╭─ Tekst źródłowy
Metameryzm – część II
6 Dec 2016 14:55
Określenie „metameryzm” nie jest pojęciem szeroko znanym, choć każdy z nas spotkał się wielokrotnie z tym zjawiskiem. Często dziwimy się, dlaczego druki, których barwa w świetle dziennym zgadza się z oryginałem, oglądane w innym oświetleniu zmieniają kolorystykę.
Jeśli pomiary druków dają podobny przebieg krzywej odbicia, to są one postrzegane przez oko ludzkie identycznie, niezależnie od rodzaju źródła światła. Fakt, że oba kolory oliwkowe wyglądają tak samo w świetle dziennym, pomimo że posiadają krzywe odbicia o innym przebiegu (patrz ilustracja w cz. I), wynika z faktu, że nasze oko nie jest w stanie odbierać poszczególnych długości fal, a jedynie trzy zakresy widma.
Te trzy zakresy widma pokrywają się tak, że ogarniają całe widzialne spektrum, pozostawiając jednak luki o niskiej czułości. Sumarycznie postrzegana barwa wynika z nakładania się energii świetlnej wpadającej do oka, zgodnie z krzywą współczynnika odbicia i czułością trzech receptorów barw w oku.
╰─
╭─ Materiał
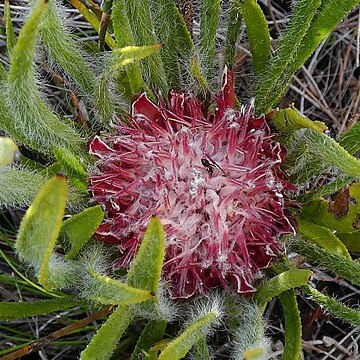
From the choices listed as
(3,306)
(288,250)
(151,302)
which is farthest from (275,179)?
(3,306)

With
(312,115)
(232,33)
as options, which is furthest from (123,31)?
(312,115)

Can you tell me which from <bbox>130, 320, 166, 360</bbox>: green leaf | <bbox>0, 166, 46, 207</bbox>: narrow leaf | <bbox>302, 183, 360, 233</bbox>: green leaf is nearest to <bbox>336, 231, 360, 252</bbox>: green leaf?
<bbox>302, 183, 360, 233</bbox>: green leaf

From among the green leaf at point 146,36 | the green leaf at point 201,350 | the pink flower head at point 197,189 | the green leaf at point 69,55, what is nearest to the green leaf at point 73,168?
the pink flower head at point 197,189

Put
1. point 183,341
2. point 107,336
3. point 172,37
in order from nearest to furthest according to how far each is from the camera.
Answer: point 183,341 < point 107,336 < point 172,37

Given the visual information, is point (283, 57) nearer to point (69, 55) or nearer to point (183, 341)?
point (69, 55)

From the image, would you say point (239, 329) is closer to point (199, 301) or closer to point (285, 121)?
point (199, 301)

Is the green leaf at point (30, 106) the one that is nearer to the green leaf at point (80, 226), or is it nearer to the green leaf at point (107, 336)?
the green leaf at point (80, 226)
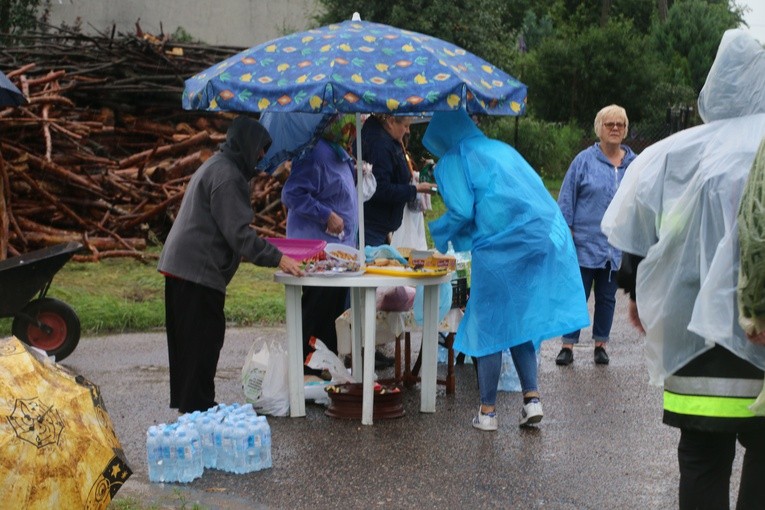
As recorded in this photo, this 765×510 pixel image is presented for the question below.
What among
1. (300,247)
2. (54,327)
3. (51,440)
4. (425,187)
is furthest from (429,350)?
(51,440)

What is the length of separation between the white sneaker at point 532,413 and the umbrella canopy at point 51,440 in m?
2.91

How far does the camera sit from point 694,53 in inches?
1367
╰─
╭─ Materiał
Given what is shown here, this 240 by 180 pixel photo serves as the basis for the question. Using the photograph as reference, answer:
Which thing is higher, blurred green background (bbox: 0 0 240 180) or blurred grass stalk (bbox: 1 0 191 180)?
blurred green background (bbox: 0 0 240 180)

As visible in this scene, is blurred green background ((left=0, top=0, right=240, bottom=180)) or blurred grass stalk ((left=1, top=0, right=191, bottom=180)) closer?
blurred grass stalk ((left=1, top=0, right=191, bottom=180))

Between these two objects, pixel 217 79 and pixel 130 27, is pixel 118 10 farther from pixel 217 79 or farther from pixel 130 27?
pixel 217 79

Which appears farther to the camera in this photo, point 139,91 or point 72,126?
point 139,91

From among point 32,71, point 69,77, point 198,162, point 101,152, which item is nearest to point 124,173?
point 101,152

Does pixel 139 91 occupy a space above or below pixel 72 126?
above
╰─
• **Zadania do ćwiczenia**
1. Powtórz słowo w słowo fragment tekstu o metameryzmie od „Te trzy zakresy” aż do „barw w oku.”.
2. Podejmij tekst o metameryzmie i dopisz jego dalszy ciąg po ostatnim zdaniu.

• **Odpowiedzi do zadań**
1.
Te trzy zakresy widma pokrywają się tak, że ogarniają całe widzialne spektrum, pozostawiając jednak luki o niskiej czułości. Sumarycznie postrzegana barwa wynika z nakładania się energii świetlnej wpadającej do oka, zgodnie z krzywą współczynnika odbicia i czułością trzech receptorów barw w oku.

2.
W praktyce zdarza się jednak, że wynik nakładania się energii świetlnej może być taki sam, nawet w przypadku różnie przebiegających krzywych odbicia. Sprawia to w rezultacie identyczne wrażenie barwne.
Ponieważ można określić liczbowo, jaką czułość spektralną mają trzy rodzaje receptorów barwnych, dlatego też można w przypadku kilku farb i wykresów ich współczynników odbicia przewidzieć, czy będą wydawały się takie same przy określonym źródle światła, czy też nie.
Teoretycznie można wyprodukować wiele farb, które w świetle dziennym będą się zgadzać z barwą oryginału. Jeżeli jednak farby te będą posiadać odmienne krzywe odbicia światła, to należy się spodziewać wystąpienia zjawiska metameryzmu.
Podczas oceny wizualnej barw należy pamiętać, że jest ona zależna od wielu czynników: n rodzaju i intensywności źródła światła, n warunków i specyfiki otoczenia, n bezpośredniego otoczenia barwy, n wielkości pola barwy, n zmęczenia wzroku oceniającego, n różnic osobowych osób oceniających.
Artykuł sponsorowany
Fragment książki Ewy Rajnsz „Barwy druku”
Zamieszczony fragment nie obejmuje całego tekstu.